Rab Butler - Early Life

Early Life

Butler was born in Attock Serai, Attock in India (now in Punjab, Pakistan) to Sir Montagu Sherard Dawes Butler and his wife, Anne Gertrude (née Smith). His maternal uncles were Charles Aitchison Smith, Sir George Adam Smith and Sir James Dunlop Smith. His father later remarried and thus he gained a half-sister, Iris Mary Butler, who became Iris Portal upon her marriage. Portal's elder daughter is Jane Williams, Baroness Williams of Elvel, the mother of Justin Welby.

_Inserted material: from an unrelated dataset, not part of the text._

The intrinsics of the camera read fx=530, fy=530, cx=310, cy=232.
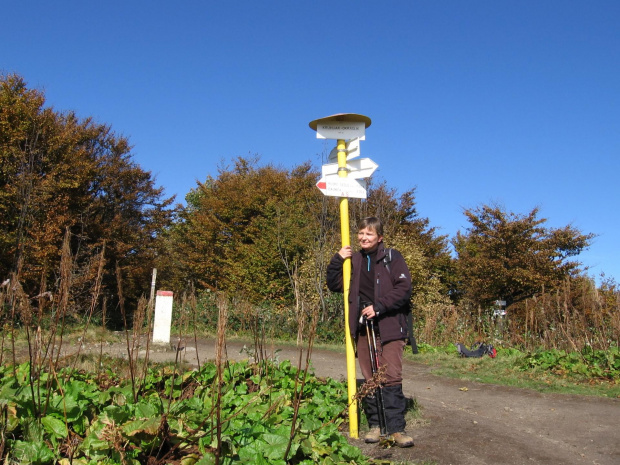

Butler's was a family of Cambridge dons and Indian Governors; as a child his right arm was injured in a riding accident, leaving his hand never again fully functional. His limp handshake and inevitable lack of military experience (and stooping donnish manner at a time when many politicians were former officers) were political handicaps in later life. He was educated at Marlborough College and Pembroke College, Cambridge, where he was President of the Cambridge Union Society in the summer term of his third year; in March 1924, as a newly-elected President, he entertained the Opposition Leader Stanley Baldwin at a debate.

While at Cambridge he read French (in which he obtained a First), German and, in his fourth year, History and International Relations, in which he obtained one of the highest Firsts in the University. He specialised in the study of Sir Robert Peel, a man whose actions had split the Conservative Party and who may have greatly influenced Butler's later political trajectory. Butler also took part in the ESU USA Tour, the debating tour of the United States run by the English-Speaking Union.

After a brief period as a Cambridge don, teaching nineteenth century French history, he was elected as Member of Parliament (MP) for Saffron Walden in the 1929 general election. Butler held this seat until his retirement in 1965.